Nasce, con la denominazione di Wiener Amateur-Sportverein (qui a sinistra, il logo originale), il club che più tardi, abbracciato il professionismo, divenne il Fußballklub Austria Wien: l'Austria di Vienna, già, che anni felici visse prima della guerra, quand'era una delle squadre più forti d'Europa, quella che vinse la Mitropa nel '33 contro l'Ambrosiana di Meazza e ancora nel '36, battendo lo Sparta di Praga. Era la squadra di Matthias Sindelar, la squadra delle Kaffeehaus viennesi.
Sito ufficiale



1969
Un solo pallone

Ritorno dei quarti di Coppa dei Campioni a Celtic Park. Andata a reti bianche come la neve che nascondeva il prato di San Siro. Non ci sarà scampo, si pensava; i vecchietti del Paròn saranno certamente schiacciati dai satanassi scozzesi, gli stessi che avevano messo fine all'egemonia interista in Europa due anni prima. Naturalmente è un assedio. Ma Cudicini para il parabile e non solo; a Pierino Prati (nella foto) capita un solo pallone; anzi, se lo procura sottraendolo agli avversari in una fase di possesso approssimativo, vola verso Fallon e lo trafigge sul palo più vicino.
Cineteca

1975
Nella cornice del Tempio

Non è una bella soddisfazione, per i tedeschi, fare una gita a Wembley esibendo tutte le loro medaglie?  Eccome.
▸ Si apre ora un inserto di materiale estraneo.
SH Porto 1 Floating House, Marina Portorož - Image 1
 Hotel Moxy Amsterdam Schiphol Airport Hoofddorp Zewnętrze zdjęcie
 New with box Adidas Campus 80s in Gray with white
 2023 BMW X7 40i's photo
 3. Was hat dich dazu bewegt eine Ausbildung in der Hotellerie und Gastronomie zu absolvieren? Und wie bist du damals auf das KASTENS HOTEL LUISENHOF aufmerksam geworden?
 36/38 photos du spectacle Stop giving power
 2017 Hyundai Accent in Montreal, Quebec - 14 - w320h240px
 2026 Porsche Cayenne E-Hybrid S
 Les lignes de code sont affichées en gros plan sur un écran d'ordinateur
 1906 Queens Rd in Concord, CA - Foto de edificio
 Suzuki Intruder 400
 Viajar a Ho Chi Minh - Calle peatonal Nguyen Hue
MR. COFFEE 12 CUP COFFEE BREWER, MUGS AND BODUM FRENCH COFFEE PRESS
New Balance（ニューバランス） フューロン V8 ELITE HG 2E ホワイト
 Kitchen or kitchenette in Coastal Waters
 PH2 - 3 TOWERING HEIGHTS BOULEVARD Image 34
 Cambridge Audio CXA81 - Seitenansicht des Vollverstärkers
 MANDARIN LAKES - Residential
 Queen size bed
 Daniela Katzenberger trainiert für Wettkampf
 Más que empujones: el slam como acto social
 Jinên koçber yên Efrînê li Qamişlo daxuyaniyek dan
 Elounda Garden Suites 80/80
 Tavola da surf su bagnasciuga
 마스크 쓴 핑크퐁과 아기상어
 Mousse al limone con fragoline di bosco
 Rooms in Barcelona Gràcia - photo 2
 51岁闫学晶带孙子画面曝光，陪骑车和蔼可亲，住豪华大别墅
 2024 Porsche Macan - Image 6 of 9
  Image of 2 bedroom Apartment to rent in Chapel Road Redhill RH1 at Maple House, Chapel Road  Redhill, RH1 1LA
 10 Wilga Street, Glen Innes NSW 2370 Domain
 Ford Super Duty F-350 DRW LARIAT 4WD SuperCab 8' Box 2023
Campioni del mondo nel 1974 e d'Europa nel 1972; quelli del Bayern hanno alzato nel 1974 la loro prima coppa dei campioni. Tanto si sa: gli inglesi storcono il naso, e ci si diverte di più. In panca, a Sir Alf è subentrato il rampantissimo Don Revie: parecchi i titoli che ha portato al Leeds. L'undici della Regina è chiaramente da rinnovare, e in campo ci sono tre esordienti di cui si sentirà parlare pochissimo: Steve Whitworth (Leicester City), Ian Gilard (QPR) e Alan Hudson (Stoke City). Oh bella: nessun pedatore del Leeds. Eppure - già - la legge di Lineker (che ancora doveva essere formulata) non funziona quando la Nationalmannschaft esibisce l'argenteria. Era già accaduto nel '54: vennero all'Empire Stadium con dei bocia e ne presero tre. E ora? Sarà per scaramanzia, ma perdono ancora. Due a zero, e finalmente centomila inglesi che vivono una serata di purissima ebbrezza nella cornice del Tempio.